A época de ouro das zarzuelas deu lugar à ópera italiana durante a Dinastia Bourbon: neto de Luís XIV, o Rei Sol francês, Felipe V desconhecia a língua espanhola e favorecia composições italianas. Nesse período, José de Nebra compôs zarzuelas em sintonia com o gosto aristocrático, utilizando a linguagem musical italiana. Essa adaptação possibilitou que as zarzuelas ganhassem uma sobrevida no período, mas, na segunda metade do século, elas praticamente desapareceram, substituídas pela ópera italiana, que falava diretamente à corte, e pelas tonadilhas – gênero curto, com diálogos falados e personagens contemporâneos satirizando questões sociais. “As tonadilhas tinham uma temática mais contemporânea, que abordava o conflito entre patrões e empregados. Desse modo, a linguagem era mais popular e falava para a burguesia, o proletariado e as classes mais desfavorecidas”, ressalta Rodolfo Valverde.

Foi só no século XIX que as condições políticas e sociais favorecerem a retomada das zarzuelas.
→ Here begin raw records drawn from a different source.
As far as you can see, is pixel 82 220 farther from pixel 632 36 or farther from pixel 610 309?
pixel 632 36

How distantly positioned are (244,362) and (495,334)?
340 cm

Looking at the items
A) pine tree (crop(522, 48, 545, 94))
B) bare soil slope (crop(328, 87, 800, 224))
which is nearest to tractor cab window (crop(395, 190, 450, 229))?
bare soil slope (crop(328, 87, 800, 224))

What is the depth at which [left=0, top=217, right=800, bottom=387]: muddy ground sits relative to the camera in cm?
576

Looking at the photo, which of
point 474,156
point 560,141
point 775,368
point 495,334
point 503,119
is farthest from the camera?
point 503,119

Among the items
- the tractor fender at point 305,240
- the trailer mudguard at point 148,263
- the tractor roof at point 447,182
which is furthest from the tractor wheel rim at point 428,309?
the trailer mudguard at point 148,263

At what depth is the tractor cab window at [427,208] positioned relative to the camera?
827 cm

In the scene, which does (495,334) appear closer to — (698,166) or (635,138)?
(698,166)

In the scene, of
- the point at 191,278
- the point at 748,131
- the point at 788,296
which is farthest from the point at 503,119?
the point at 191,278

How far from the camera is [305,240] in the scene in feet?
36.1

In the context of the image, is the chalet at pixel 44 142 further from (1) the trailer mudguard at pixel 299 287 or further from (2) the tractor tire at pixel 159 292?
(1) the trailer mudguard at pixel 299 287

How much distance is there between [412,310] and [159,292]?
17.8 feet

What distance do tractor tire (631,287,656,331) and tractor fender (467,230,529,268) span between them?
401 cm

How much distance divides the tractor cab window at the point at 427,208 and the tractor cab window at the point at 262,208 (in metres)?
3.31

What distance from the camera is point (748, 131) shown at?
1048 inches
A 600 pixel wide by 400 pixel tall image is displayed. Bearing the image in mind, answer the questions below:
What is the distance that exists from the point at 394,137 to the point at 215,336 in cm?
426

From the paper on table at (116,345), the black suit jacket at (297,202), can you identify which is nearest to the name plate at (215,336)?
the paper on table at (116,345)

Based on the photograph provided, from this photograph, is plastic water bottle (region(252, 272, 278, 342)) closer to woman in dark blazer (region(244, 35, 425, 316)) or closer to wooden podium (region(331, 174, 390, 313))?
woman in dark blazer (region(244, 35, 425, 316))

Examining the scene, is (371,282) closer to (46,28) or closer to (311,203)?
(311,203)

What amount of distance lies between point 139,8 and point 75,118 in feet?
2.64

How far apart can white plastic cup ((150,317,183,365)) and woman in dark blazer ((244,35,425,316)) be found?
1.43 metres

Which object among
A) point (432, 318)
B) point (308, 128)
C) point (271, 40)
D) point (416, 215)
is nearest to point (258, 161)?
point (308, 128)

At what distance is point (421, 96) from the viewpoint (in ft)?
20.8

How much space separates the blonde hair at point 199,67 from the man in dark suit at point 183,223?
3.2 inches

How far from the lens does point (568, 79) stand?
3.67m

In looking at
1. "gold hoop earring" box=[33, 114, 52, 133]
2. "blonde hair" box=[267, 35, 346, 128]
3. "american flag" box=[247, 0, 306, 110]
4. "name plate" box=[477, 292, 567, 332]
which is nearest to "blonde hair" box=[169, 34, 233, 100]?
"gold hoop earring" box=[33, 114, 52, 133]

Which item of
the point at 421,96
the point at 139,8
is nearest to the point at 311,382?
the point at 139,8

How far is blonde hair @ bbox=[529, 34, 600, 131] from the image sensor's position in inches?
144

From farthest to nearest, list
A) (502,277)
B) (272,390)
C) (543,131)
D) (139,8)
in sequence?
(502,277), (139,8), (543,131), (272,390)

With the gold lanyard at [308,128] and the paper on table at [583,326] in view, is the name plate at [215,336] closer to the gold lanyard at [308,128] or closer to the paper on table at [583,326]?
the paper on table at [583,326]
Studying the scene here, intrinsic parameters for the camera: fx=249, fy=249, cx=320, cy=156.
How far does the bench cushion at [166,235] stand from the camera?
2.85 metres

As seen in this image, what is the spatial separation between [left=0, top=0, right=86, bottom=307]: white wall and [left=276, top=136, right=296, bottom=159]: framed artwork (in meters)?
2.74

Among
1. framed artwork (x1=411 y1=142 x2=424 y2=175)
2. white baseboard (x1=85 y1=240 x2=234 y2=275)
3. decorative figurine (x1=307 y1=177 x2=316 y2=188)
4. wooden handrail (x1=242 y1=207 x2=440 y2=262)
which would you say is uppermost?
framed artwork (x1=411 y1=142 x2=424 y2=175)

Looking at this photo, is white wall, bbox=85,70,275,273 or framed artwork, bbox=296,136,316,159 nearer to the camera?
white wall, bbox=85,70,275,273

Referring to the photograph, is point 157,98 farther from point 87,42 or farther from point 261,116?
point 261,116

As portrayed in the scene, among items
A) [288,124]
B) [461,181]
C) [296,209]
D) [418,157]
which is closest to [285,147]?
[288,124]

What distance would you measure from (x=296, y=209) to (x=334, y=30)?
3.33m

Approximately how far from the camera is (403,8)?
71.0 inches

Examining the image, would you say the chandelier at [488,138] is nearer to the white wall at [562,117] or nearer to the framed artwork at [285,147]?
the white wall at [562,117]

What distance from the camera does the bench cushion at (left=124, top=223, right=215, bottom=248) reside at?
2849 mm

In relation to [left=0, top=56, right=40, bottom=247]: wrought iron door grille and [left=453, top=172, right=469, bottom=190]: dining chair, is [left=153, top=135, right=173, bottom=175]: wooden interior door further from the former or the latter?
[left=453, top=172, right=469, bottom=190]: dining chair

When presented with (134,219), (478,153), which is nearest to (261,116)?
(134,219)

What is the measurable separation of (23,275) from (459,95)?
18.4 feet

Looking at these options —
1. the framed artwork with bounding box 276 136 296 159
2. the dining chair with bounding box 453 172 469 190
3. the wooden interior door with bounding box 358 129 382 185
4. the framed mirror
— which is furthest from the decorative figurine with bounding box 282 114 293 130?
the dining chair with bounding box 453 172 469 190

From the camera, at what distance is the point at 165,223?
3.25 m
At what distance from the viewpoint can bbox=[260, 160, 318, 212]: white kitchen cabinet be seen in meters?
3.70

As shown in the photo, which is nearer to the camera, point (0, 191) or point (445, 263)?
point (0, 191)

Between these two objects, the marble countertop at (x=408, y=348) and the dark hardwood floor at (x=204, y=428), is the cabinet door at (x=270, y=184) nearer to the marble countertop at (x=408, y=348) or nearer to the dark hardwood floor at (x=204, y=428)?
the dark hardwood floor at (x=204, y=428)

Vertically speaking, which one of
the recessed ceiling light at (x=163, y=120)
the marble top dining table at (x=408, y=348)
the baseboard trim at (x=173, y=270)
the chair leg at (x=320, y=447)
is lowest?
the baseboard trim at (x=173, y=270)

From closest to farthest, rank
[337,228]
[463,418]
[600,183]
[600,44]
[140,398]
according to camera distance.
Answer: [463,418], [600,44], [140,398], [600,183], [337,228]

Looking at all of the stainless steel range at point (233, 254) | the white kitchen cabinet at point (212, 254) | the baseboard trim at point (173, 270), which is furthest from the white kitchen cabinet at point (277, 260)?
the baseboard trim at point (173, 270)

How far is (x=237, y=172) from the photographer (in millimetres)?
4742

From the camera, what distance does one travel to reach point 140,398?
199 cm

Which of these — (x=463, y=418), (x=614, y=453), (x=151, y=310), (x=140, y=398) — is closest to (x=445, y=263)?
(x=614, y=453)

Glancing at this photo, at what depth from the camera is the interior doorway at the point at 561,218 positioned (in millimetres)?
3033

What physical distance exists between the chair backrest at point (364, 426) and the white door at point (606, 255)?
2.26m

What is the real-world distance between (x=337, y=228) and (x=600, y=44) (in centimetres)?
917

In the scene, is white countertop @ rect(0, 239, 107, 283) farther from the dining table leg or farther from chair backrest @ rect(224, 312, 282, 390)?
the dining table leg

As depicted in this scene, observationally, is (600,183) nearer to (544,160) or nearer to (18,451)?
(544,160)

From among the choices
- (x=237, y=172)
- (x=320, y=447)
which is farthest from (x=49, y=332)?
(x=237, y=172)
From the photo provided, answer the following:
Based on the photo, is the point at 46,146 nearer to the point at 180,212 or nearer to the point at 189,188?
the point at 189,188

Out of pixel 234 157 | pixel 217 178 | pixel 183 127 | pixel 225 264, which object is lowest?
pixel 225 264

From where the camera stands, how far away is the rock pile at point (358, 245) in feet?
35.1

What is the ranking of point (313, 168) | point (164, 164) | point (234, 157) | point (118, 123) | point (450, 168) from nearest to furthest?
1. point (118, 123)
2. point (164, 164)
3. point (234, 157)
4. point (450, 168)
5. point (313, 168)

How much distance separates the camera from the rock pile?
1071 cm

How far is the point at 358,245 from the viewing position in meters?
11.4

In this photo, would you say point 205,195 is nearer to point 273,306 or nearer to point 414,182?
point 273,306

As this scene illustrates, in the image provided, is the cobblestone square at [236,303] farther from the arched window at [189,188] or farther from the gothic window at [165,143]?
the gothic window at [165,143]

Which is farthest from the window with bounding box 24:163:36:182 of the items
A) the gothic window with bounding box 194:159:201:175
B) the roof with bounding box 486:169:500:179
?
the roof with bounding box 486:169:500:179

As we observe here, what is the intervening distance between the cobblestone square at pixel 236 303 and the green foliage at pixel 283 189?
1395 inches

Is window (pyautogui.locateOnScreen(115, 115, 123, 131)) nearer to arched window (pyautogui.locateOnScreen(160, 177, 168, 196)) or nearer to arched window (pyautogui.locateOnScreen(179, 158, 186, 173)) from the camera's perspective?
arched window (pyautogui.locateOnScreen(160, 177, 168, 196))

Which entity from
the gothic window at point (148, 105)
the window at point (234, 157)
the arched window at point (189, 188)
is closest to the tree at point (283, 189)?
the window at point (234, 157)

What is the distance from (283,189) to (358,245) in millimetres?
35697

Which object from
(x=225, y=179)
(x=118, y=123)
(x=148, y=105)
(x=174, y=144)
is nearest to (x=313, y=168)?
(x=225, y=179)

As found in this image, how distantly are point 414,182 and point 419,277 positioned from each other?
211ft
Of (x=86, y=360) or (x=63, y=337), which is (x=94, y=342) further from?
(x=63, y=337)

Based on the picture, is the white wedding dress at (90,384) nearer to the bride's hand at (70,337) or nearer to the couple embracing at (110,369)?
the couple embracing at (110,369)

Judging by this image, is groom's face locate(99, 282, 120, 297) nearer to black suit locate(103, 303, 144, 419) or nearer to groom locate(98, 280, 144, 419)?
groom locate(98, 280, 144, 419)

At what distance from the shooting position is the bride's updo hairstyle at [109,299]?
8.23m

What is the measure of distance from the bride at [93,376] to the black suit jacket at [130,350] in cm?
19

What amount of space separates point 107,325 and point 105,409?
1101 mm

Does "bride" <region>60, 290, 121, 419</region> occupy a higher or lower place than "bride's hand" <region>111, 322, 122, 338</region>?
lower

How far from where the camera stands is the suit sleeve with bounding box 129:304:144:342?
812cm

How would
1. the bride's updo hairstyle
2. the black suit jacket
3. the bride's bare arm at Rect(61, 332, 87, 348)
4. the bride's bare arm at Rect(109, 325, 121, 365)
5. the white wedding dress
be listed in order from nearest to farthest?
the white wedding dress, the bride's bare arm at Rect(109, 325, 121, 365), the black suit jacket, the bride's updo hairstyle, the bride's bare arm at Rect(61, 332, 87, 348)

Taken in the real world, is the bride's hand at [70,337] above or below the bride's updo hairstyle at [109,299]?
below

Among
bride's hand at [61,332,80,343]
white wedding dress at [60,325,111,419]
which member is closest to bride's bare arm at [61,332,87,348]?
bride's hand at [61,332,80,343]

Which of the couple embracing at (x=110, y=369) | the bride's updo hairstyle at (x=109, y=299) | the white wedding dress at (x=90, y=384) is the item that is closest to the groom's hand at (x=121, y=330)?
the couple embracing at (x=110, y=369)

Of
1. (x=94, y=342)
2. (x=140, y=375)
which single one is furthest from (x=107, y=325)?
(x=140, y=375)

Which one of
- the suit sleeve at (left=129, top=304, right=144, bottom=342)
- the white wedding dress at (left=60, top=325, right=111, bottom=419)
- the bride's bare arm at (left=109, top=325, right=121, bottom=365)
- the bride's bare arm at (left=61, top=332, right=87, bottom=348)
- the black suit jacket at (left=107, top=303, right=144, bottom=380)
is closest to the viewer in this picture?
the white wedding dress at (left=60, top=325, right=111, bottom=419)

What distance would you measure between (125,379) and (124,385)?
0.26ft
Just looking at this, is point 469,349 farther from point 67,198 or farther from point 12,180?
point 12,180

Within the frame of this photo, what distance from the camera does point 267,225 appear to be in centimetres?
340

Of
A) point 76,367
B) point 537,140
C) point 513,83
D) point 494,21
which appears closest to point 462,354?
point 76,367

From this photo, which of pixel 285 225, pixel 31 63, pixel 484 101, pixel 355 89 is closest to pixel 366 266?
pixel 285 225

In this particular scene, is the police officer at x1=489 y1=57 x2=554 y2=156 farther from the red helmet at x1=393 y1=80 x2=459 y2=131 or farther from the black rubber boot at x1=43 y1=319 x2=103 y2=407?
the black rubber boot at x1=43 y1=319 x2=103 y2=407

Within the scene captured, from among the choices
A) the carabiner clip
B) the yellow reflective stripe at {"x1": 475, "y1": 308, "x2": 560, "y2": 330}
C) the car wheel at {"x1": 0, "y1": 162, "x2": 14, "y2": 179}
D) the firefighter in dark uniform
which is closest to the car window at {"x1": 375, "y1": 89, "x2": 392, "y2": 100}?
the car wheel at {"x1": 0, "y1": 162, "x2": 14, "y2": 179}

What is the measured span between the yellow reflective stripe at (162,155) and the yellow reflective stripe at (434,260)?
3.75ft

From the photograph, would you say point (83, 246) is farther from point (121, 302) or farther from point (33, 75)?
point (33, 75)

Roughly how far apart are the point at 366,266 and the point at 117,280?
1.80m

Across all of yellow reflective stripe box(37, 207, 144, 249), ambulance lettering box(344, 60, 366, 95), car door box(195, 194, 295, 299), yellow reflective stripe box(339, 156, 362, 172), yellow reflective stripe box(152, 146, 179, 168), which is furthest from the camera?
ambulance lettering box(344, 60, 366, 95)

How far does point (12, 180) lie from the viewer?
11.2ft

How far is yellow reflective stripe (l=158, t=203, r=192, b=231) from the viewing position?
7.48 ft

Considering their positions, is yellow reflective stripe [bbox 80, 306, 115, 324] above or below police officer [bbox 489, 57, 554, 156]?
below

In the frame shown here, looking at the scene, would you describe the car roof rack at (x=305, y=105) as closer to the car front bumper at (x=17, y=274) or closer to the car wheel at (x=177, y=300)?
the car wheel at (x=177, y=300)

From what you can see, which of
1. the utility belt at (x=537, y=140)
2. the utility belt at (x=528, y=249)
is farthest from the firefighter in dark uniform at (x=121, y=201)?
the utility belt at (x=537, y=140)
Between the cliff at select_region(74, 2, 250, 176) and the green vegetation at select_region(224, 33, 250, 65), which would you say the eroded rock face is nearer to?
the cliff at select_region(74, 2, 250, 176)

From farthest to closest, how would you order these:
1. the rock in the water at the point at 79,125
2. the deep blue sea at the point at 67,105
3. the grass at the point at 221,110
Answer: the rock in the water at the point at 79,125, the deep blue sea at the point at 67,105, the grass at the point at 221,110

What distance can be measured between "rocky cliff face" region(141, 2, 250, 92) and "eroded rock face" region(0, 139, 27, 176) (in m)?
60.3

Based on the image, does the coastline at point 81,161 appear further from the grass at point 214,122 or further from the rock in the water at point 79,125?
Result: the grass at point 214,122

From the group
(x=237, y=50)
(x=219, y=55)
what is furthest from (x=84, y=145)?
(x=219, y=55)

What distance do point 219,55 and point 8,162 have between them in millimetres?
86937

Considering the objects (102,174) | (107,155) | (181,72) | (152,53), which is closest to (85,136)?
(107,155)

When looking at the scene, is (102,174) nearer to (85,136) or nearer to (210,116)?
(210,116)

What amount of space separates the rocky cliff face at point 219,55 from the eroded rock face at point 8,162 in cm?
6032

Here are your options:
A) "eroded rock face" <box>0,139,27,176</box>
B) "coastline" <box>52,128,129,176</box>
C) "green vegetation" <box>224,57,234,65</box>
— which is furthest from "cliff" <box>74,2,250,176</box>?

A eclosão do sentimento de nacionalismo na Europa, intensificado na Espanha após a invasão de Napoleão, incentivou a produção de zarzuelas, representando um gênero tipicamente espanhol e atendendo à demanda nacionalista do momento. Elas retornam revitalizadas, trazendo características musicais e temáticas do romantismo.

Também surgiram gêneros e subgêneros correspondentes às zarzuelas em outros países europeus. Na Inglaterra do século XVII, as masques ganharam força, em especial com obras de Henry Purcell. Enquanto as zarzuelas expressavam o drama através da música, nas masques as peças teatrais continham atos musicais alegóricos inseridos entre os atos.  Dentro do contexto iluminista, também surge o singspiel, na Alemanha – cenas musicais fundidas com diálogos falados – e a ópera cômica, na França, que intercala passagens musicais e diálogos declamados.

A colonização hispânica também foi muito importante para a sua difusão – elas se propagaram velozmente através de adaptações de acordo com os gostos de cada local. É o caso das Filipinas, com as sarswelas. Na América do Sul, a migração das zarzuelas espanholas não se deu de forma tão acentuada. Embora elas existissem no Brasil, ainda era algo muito incipiente. “Nós ainda não tínhamos os recursos para isso, mas, no Peru, por exemplo, já existiam composições consistentes no início do século XVIII”, observa Valverde.

 

A ÓPERA E SUAS VARIANTES

Ópera italiana (dramas musicais cantados) – Surge na virada para o século XVI

Zarzuela (canto, música, dança e diálogos) – Desenvolve-se na corte de Felipe IV, na Espanha de meados do século XVII. É retomada na Espanha do século XIX.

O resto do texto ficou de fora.